▸ Aim of the task:
Find the line with "136 Hamilton Heights Ln, Glendale, OR" in the records below. Output exactly from there until after the line with "Dasar negara menjadi", without pictures.

⟨

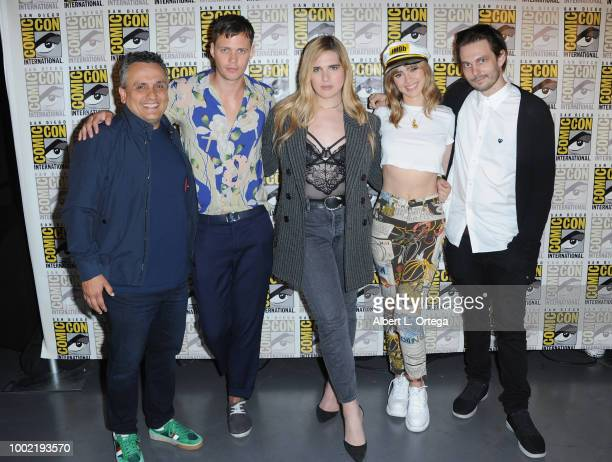 Joe Russo Bill Skarsgard Hari Nef Suki Waterhouse and Sam Levinson pose during the Assassination Nation panel with the cast and the Russo Brothers...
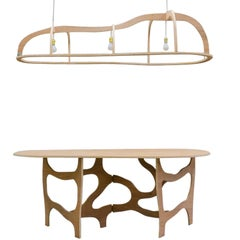 Dining Table or Console and Suspension by Jacques Jarrige, 2013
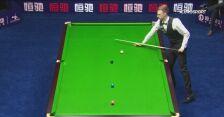 Setka Trumpa w pierwszej rundzie China Championship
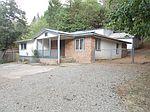 136 Hamilton Heights Ln, Glendale, OR
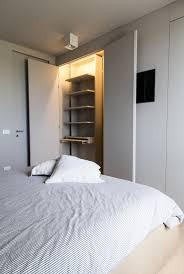 Tiarch.com pittura moderna camera da letto
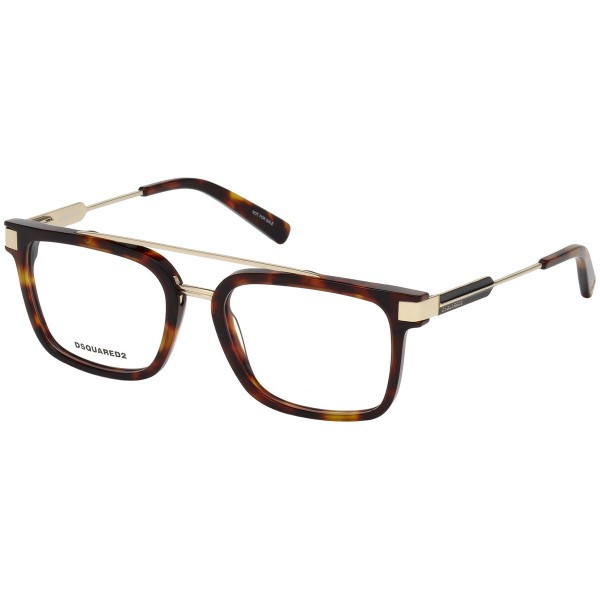 Dsquared2 Optical Frame DQ5262 053 54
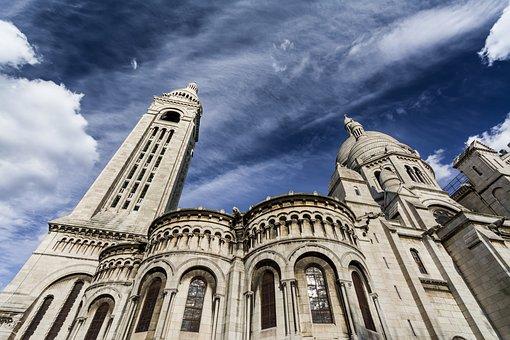 Paris, Montmarte, Sacred Heart Basilica, France, Europe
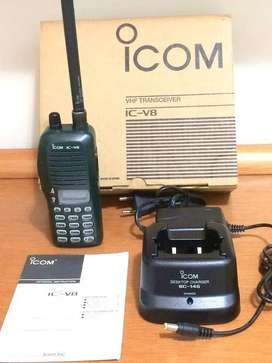iCOM IC - V8 Professional Transceiver Two - way Radio Interphone  1 pc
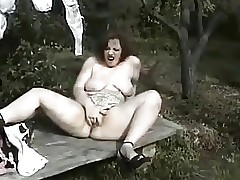 Fat Katheryn Fucked After a long time Drapery Laundry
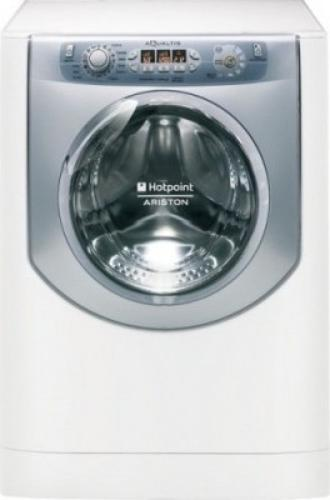 HOTPOINT-ARISTON AQSD 291 U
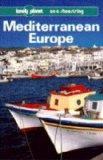 Lonely Planet Mediterranean Europe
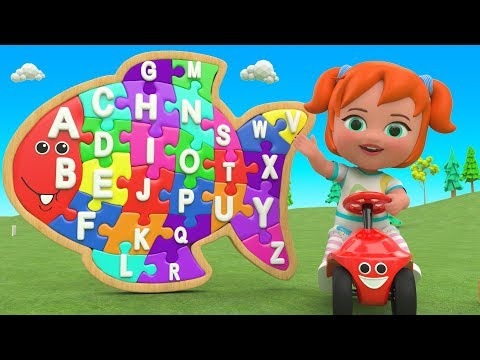 Color ABC Puzzle Wooden Toy Set 3D Kids | Little Baby Fun Learning Alphabets ABC Song for Children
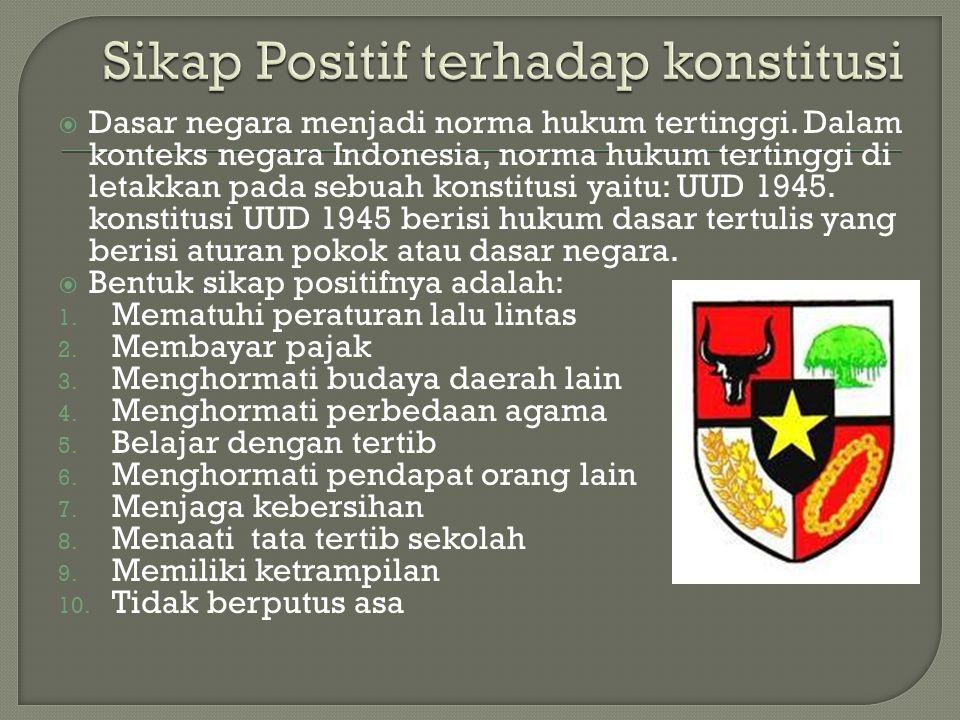  Dasar negara menjadi norma hukum tertinggi. Dalam konteks negara Indonesia, norma hukum tertinggi di letakkan pada sebuah konstitusi yaitu: UUD 1945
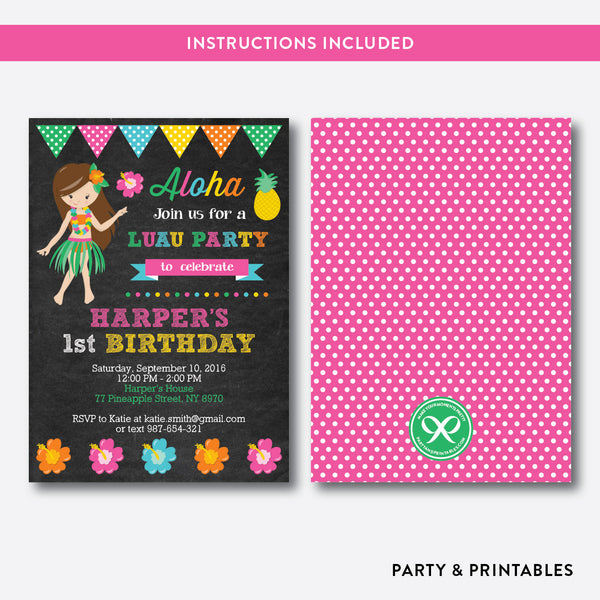 Luau Chalkboard Kids Birthday Invitation / Editable / Instant Download (CKB.34)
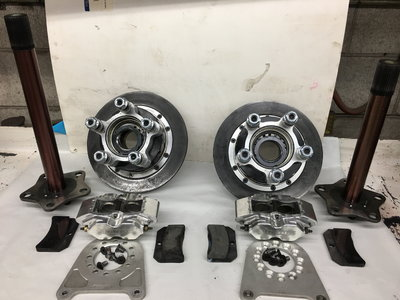 Strange Carbon Brakes, Axles & Hardware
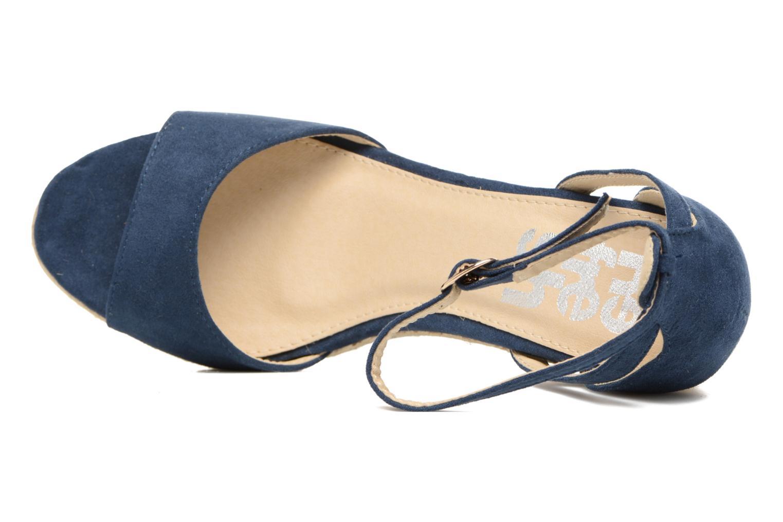Sandales et nu-pieds Refresh Sunlight 62011 Bleu vue gauche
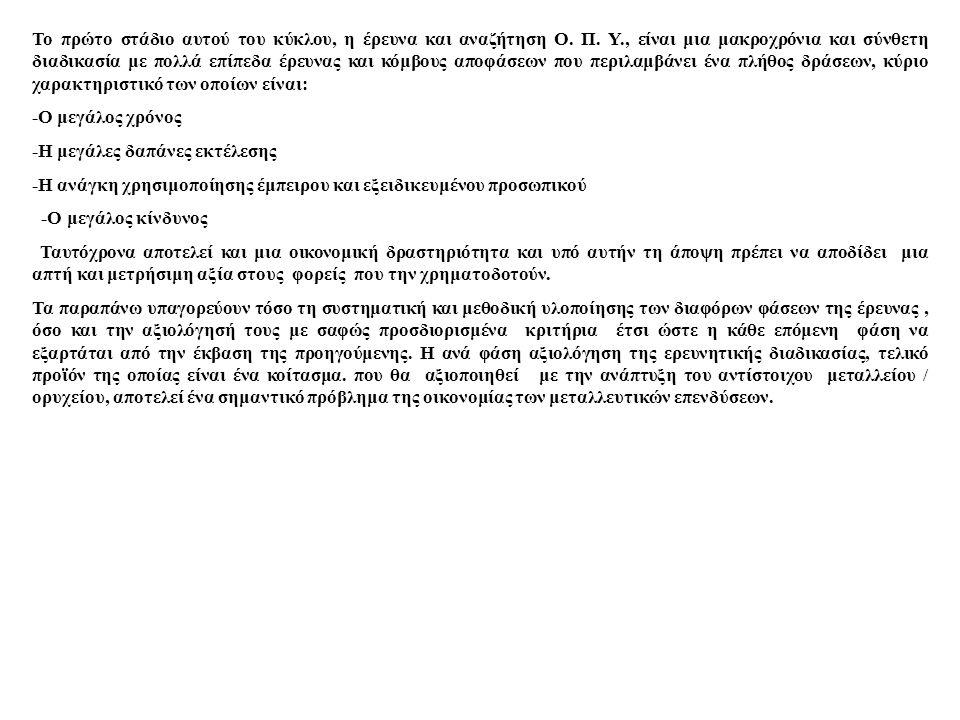 ΥΠΟΛΟΓΙΣΜΟΣ ΤΗΣ Κ.Π.Α ΜΕ ΒΑΣΗ ΔΙΑΦΟΡΕΤΙΚΑ ΕΠΙΤΟΚΙΑ ΠΡΟΕΞΟΦΛΗΣΗΣ Γραφικός υπολογισμός του Ε.Σ.Α (I.R.R) με βάση τα στοιχεία από τον παραπάνωΠίνακα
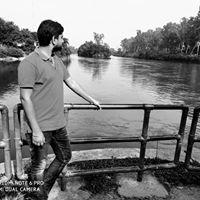 Apoorv Sanket Searching Flatmate In Thane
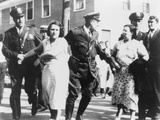 Women Textile Workers Arrested at the Jackson Mill in Nashua  NH  Sept 7  1934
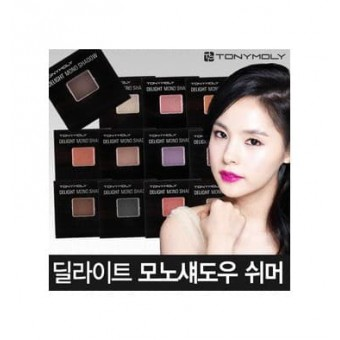 TonyMoly Delight Mono Shadow-Shimmer 15 pilgut Brown - Тени для век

⟩

▸ Output:
 136 Hamilton Heights Ln, Glendale, OR
 Tiarch.com pittura moderna camera da letto
 Dsquared2 Optical Frame DQ5262 053 54
 Paris, Montmarte, Sacred Heart Basilica, France, Europe
iCOM IC - V8 Professional Transceiver Two - way Radio Interphone  1 pc
 Fat Katheryn Fucked After a long time Drapery Laundry
 HOTPOINT-ARISTON AQSD 291 U
 Lonely Planet Mediterranean Europe
 Color ABC Puzzle Wooden Toy Set 3D Kids | Little Baby Fun Learning Alphabets ABC Song for Children
  Dasar negara menjadi norma hukum tertinggi. Dalam konteks negara Indonesia, norma hukum tertinggi di letakkan pada sebuah konstitusi yaitu: UUD 1945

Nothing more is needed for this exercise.